I have long thought Staten Island a perfect fictional universe for a gifted novelist, offering all the richness of William Kennedy’s Albany or Philip Roth’s Newark. My first foray into writing was intended to be the Great Staten Island Novel, though the result was appalling on too many levels to catalogue. Nevertheless, this journal bristles with literary talents nurtured on the Island: from Larry DeMaria to Jay Price to Steve Goldstein.

So I could barely contain my excitement when I discovered a short-story collection, edited by Patricia Smith, titled Staten Island Noir. Finally, literary recognition for Richmond County (the Island’s formal name, sort of a municipal nom de plume). It is one of a series of “noir” collections featuring different cities and regions. 

A sensitive soul might take offense that the Staten Island noir collection was produced after several dozen were published featuring other communities, more socially acceptable places, including … Portland? I turn away from resentment. Islanders, as this collection illustrates, have no talent for sensitive.

Smith’s introduction is a revelation. She knows the Island I have in my head. It was like finding a literary sibling, separated since birth. Smith’s Staten Island is “a Greek chorus on Thorazine, shuffling in the shadows and moaning a soundtrack of regional discontent.” Her story in the collection, “When They Are Done with Us,” is highly noir, but also is a 21st-century/ripped-from-the-headlines tale that explores core family terrors that we can’t admit, but can’t deny. It also won the Robert L. Fish Award from the Mystery Writers of America for best first mystery story.

Like all collections, this one has many voices. There is much focus on the Fresh Kills dump, which was once the world’s largest landfill and its largest manmade structure. Talk about a powerful metaphor, particularly for a walk on the noir side. But the Fresh Kills stories didn’t grab me so much.

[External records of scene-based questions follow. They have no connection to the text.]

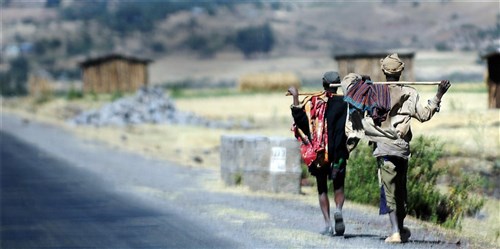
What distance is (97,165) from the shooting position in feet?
78.2

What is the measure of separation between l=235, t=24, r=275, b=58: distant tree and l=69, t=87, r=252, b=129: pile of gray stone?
10046 cm

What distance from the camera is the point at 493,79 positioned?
114 feet

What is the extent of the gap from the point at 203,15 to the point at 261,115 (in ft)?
409

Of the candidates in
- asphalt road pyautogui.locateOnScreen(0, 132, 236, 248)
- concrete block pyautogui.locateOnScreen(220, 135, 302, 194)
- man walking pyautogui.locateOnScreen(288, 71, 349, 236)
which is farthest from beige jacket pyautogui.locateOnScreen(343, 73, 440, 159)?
concrete block pyautogui.locateOnScreen(220, 135, 302, 194)

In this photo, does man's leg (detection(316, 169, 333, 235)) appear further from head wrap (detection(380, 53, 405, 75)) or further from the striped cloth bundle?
head wrap (detection(380, 53, 405, 75))

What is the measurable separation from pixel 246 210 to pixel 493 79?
70.1 ft

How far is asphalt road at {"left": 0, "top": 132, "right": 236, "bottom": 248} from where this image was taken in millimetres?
12414

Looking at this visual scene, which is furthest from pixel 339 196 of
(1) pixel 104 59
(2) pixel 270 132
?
(1) pixel 104 59

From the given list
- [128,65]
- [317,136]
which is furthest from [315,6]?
[317,136]

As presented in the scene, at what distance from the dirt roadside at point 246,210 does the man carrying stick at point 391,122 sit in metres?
0.58

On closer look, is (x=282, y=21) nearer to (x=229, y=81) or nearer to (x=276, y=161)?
(x=229, y=81)

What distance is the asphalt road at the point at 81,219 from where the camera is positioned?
489 inches

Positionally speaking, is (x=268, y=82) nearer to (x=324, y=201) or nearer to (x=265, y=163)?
(x=265, y=163)

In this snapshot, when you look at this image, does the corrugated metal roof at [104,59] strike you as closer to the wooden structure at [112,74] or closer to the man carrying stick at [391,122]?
the wooden structure at [112,74]
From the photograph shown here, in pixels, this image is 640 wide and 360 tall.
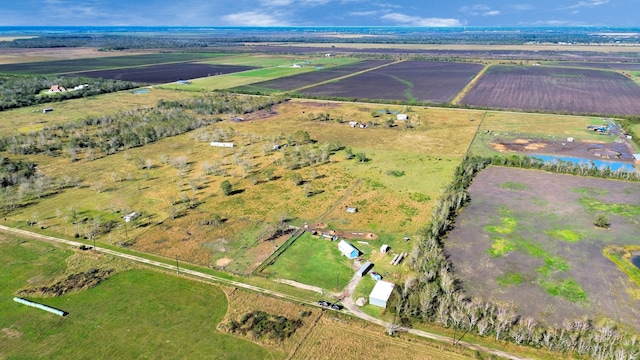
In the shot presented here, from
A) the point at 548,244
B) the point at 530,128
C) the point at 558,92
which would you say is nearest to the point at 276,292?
the point at 548,244

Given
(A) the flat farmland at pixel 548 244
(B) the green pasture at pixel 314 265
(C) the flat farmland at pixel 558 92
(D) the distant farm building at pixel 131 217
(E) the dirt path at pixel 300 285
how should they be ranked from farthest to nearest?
(C) the flat farmland at pixel 558 92
(D) the distant farm building at pixel 131 217
(B) the green pasture at pixel 314 265
(E) the dirt path at pixel 300 285
(A) the flat farmland at pixel 548 244

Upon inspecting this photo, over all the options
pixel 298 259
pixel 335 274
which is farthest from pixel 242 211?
pixel 335 274

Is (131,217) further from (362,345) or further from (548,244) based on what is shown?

I was knocked out by Eddie Joyce’s “Before It Hardens,” which brilliantly captures the transition to adulthood, the fleeting experience of freedom and power while on the cusp of submitting to brutalizing convention and the equally brutalizing need to make a living. This is noir at its most quotidian, and its most universal.

Though I don’t usually like magical stuff, Michael Largo made me buy it in “Paying the Tab,” only partly because the bar he deftly describes felt like one I used to like on Forest Avenue, which served great hamburgers. And Linda Nieves-Powell’s story — “The Fly-Ass Puerto Rican Girl from the Stapleton Projects” — annoyed me because I didn’t know exactly what happened, but still it lingers on my mind and won’t go away. In “… spy verse spy …,” Todd Craig deploys African-American and street drug talk to confuse and amuse, while placing the reader in a killer’s intermittently rational head. It’s a great ride.

And so is Staten Island Noir. It won’t make you a native Islander, but you may start to get the gist. 

David O. Stewart is the author of The Lincoln Deception, a historical novel about the secrets behind the John Wilkes Booth Conspiracy, which Kensington Books will release in September 2013. He has written three books on American history: The Summer of 1787, Impeached and American Emperor. Stewart is president of the Washington Independent Review of Books and a proud member of the Hall of Fame of George W. Curtis High School in St. George, Staten Island.